Spatial reasoning question data
<<<<

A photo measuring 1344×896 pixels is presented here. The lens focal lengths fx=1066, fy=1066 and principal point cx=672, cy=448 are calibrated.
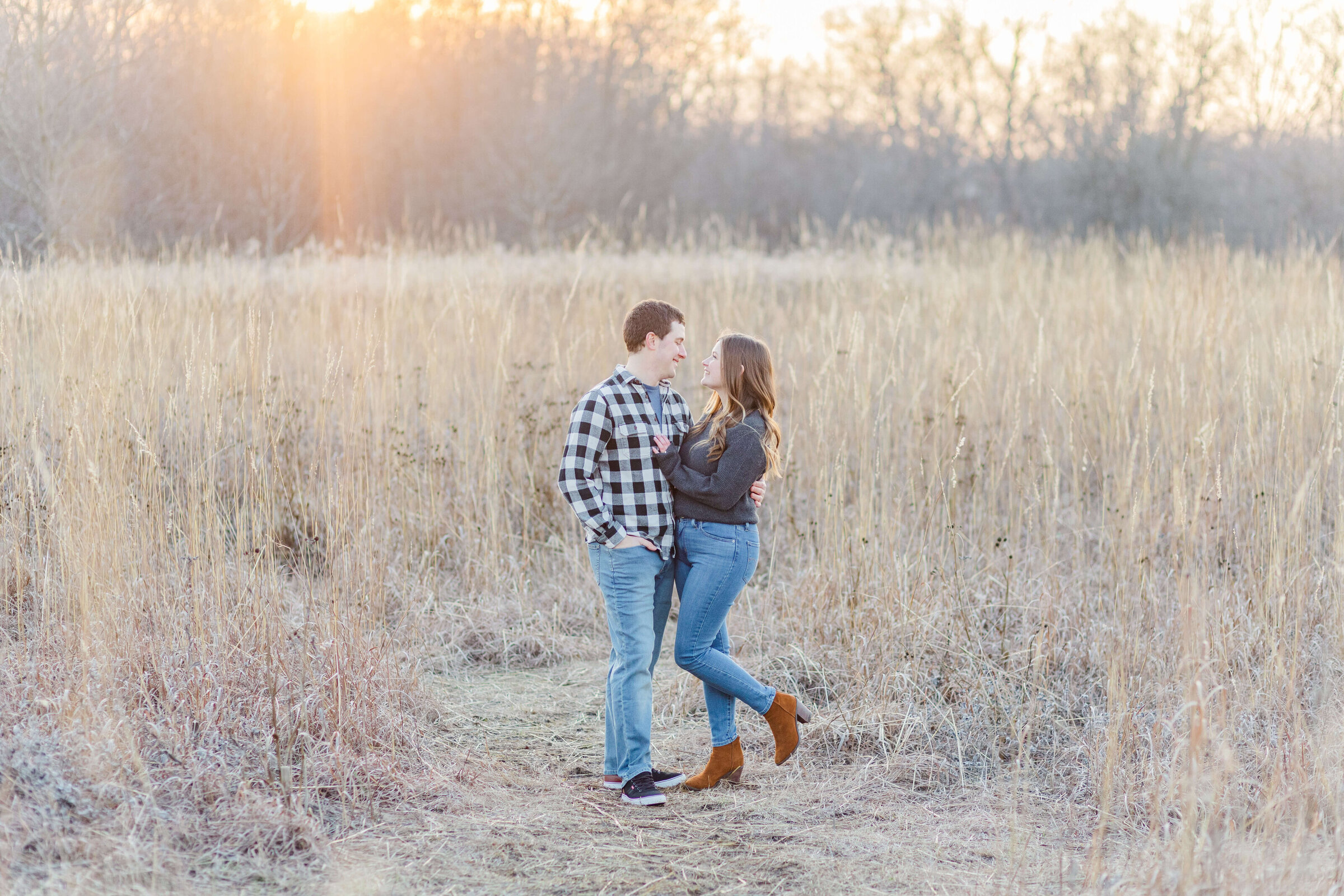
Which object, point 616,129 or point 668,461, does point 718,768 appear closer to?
point 668,461

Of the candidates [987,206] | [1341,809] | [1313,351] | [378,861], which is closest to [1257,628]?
[1341,809]

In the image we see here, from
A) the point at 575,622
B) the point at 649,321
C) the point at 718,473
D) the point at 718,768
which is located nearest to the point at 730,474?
the point at 718,473

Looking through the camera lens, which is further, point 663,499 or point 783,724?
point 783,724

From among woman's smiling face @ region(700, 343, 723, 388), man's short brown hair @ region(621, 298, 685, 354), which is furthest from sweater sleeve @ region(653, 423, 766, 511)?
man's short brown hair @ region(621, 298, 685, 354)

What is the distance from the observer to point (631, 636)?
2789 mm

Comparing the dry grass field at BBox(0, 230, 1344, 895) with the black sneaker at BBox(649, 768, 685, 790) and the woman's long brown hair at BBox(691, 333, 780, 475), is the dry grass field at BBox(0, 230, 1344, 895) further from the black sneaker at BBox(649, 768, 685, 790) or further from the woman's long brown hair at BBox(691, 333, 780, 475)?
the woman's long brown hair at BBox(691, 333, 780, 475)

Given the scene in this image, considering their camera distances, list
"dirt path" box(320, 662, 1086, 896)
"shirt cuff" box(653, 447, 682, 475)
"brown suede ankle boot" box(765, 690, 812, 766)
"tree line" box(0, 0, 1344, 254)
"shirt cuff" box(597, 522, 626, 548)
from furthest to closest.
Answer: "tree line" box(0, 0, 1344, 254)
"brown suede ankle boot" box(765, 690, 812, 766)
"shirt cuff" box(653, 447, 682, 475)
"shirt cuff" box(597, 522, 626, 548)
"dirt path" box(320, 662, 1086, 896)

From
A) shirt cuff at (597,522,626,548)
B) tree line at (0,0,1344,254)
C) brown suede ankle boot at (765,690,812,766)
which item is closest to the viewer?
shirt cuff at (597,522,626,548)

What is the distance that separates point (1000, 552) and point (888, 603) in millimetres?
1077

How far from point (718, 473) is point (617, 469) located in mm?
265

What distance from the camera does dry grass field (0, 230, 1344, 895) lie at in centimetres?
249

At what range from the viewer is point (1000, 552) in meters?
4.59

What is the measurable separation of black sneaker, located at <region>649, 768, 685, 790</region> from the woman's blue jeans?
295 millimetres

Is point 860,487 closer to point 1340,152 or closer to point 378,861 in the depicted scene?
point 378,861
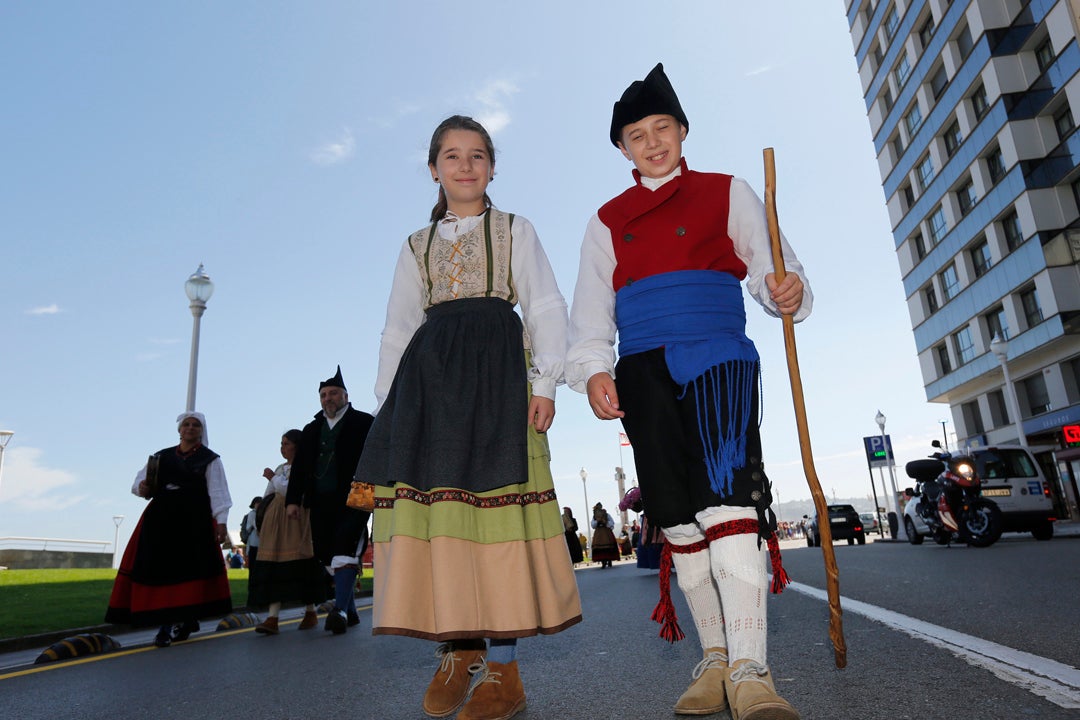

>>>>

Pick out every line of the items above that contains the string "region", with case counting, and copy each one.

From among woman's smiling face @ region(700, 343, 723, 388), man's short brown hair @ region(621, 298, 685, 354), which is furthest from sweater sleeve @ region(653, 423, 766, 511)?
man's short brown hair @ region(621, 298, 685, 354)
What is the measurable separation of black sneaker, located at <region>649, 768, 685, 790</region> from the woman's blue jeans?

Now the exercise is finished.